## Obiettivi
1 - Elenca le discipline a cui, secondo l'intervento sull'agire agapico, la sociologia dovrebbe lasciare l'aspetto individuale dell'agape o la riflessione teorica su di essa.
2 - Per favore, ricopia dall'intervento sull'agire agapico il passo che inizia con "Dell’aspetto individuale dell’agape" e termina con "filosofia, l’etica, ecc.".

## Blocco di testo
-------------------------

Sono contento del tentativo avviato di uno studio dell’agire agapico dal punto di vista delle scienze sociali, e quindi dell’iniziativa di questo Congresso.
 Sono un sociologo che da anni lavora come dirigente di un ufficio del Ministero della Giustizia a Livorno, che si occupa delle misure alternative alla detenzione e dei raccordi tra carcere e pena da una parte e comunità sociale dall’altra. Ho “lasciato” la Sociologia sia per l’interesse per questo lavoro sia per la delusione per una scienza che mi sembrava sempre più astrattamente accademica ed autoreferenziale e sempre più distante dalla, e disinteressata alla, vita concreta delle persone. Mi pare perciò interessante per la sociologia questa sfida di affrontare il tema dell’agire agapico, utile forse anche come tentativo di uscire da questi suoi limiti e chiusure e di rinnovarsi.

Ho apprezzato anche il tema di Colasanto e Iorio, così come gli altri interventi, e vorrei qui presentare alcune mie osservazioni.

Credo che debba essere evitato il rischio di ripetere, anche in questo originale ed apprezzabile tentativo, i “mali” ricorrenti della sociologia, prima accennati, quali l’eccesso di astrazione e di distanza dalla realtà. In questo senso concordo con quanti hanno osservato che l’agire agapico debba essere cercato non tanto nell’accademia ed in riflessioni astratte quanto invece nella realtà concreta, con precise ricerche sociali e anche, perché no?, con ricerche – intervento.

In questo senso mi pare altresì importante centrare l’attenzione, come è stato pure osservato, sull’agire agapico e non su un presunto homo agapicus; l’agire agapico va infatti, a mio avviso, analizzato solo e soltanto come fatto sociale, e non come fatto personale del singolo.

Dell’aspetto individuale dell’agape è infatti bene se ne occupino altre scienze, come la teologia, la psicologia, ecc., con le quali poi la sociologia può e deve senz’altro dialogare, ma senza approfondire in maniera diretta e specifica il loro campo.

Così come è bene che la sociologia eviti di addentrarsi nelle questioni più individuali, è altrettanto bene, a mio avviso, che eviti di affrontare ed approfondire il concetto di agape in termini generali e teorici anziché concentrarsi sulle forme concrete dell’agire agapico. Anche qui, infatti, mi pare che la riflessione sull’agape come concetto, principio, o altro teorico – astratto, è bene lasciarla ad altre scienze, come la teologia, la filosofia, l’etica, ecc.

-------------------------

## Voci elencate
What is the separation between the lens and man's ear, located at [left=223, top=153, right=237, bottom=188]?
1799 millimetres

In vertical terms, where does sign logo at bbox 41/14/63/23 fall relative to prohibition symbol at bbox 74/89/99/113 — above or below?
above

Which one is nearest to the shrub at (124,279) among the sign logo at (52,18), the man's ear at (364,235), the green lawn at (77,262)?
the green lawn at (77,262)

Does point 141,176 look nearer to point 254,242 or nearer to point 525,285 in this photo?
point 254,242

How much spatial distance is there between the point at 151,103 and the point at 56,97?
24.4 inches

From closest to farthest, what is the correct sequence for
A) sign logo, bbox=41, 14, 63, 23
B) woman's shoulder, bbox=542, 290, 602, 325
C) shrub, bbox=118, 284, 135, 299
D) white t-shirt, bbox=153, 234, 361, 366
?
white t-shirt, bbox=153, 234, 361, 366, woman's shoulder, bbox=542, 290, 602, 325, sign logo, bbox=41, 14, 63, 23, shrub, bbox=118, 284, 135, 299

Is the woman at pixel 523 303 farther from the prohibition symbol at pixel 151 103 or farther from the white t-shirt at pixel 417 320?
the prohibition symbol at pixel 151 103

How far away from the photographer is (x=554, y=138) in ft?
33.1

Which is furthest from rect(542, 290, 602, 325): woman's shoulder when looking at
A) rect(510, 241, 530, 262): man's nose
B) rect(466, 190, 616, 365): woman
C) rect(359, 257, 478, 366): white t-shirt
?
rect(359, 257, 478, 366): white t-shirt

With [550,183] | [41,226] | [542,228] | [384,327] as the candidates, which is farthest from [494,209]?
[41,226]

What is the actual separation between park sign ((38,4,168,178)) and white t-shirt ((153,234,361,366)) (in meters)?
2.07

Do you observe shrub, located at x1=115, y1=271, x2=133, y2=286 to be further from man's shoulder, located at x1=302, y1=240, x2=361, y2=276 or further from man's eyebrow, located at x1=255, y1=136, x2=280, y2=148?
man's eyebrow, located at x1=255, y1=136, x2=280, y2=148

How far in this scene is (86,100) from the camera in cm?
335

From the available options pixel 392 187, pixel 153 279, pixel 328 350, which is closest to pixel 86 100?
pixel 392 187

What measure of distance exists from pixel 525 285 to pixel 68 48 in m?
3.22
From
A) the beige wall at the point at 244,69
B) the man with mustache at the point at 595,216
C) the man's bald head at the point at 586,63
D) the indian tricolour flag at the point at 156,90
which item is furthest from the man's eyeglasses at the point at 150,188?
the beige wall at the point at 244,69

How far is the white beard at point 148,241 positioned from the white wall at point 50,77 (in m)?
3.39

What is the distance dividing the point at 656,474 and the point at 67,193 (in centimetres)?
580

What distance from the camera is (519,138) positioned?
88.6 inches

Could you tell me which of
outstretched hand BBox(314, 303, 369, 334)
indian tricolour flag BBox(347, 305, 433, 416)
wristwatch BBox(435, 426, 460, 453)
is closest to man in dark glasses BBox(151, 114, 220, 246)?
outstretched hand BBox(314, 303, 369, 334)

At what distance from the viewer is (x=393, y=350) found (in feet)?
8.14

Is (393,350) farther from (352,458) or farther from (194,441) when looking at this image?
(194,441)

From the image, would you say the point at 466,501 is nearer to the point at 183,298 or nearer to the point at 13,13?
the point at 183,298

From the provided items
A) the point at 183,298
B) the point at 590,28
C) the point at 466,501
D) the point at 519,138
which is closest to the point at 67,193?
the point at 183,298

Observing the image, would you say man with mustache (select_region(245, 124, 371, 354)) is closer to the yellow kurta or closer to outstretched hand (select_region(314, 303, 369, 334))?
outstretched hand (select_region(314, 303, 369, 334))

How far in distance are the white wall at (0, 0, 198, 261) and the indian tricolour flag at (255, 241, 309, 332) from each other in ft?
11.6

-------------------------

## Risposte ai compiti
1 -
- teologia
- psicologia
- filosofia
- etica

2 -
Dell’aspetto individuale dell’agape è infatti bene se ne occupino altre scienze, come la teologia, la psicologia, ecc., con le quali poi la sociologia può e deve senz’altro dialogare, ma senza approfondire in maniera diretta e specifica il loro campo.

Così come è bene che la sociologia eviti di addentrarsi nelle questioni più individuali, è altrettanto bene, a mio avviso, che eviti di affrontare ed approfondire il concetto di agape in termini generali e teorici anziché concentrarsi sulle forme concrete dell’agire agapico. Anche qui, infatti, mi pare che la riflessione sull’agape come concetto, principio, o altro teorico – astratto, è bene lasciarla ad altre scienze, come la teologia, la filosofia, l’etica, ecc.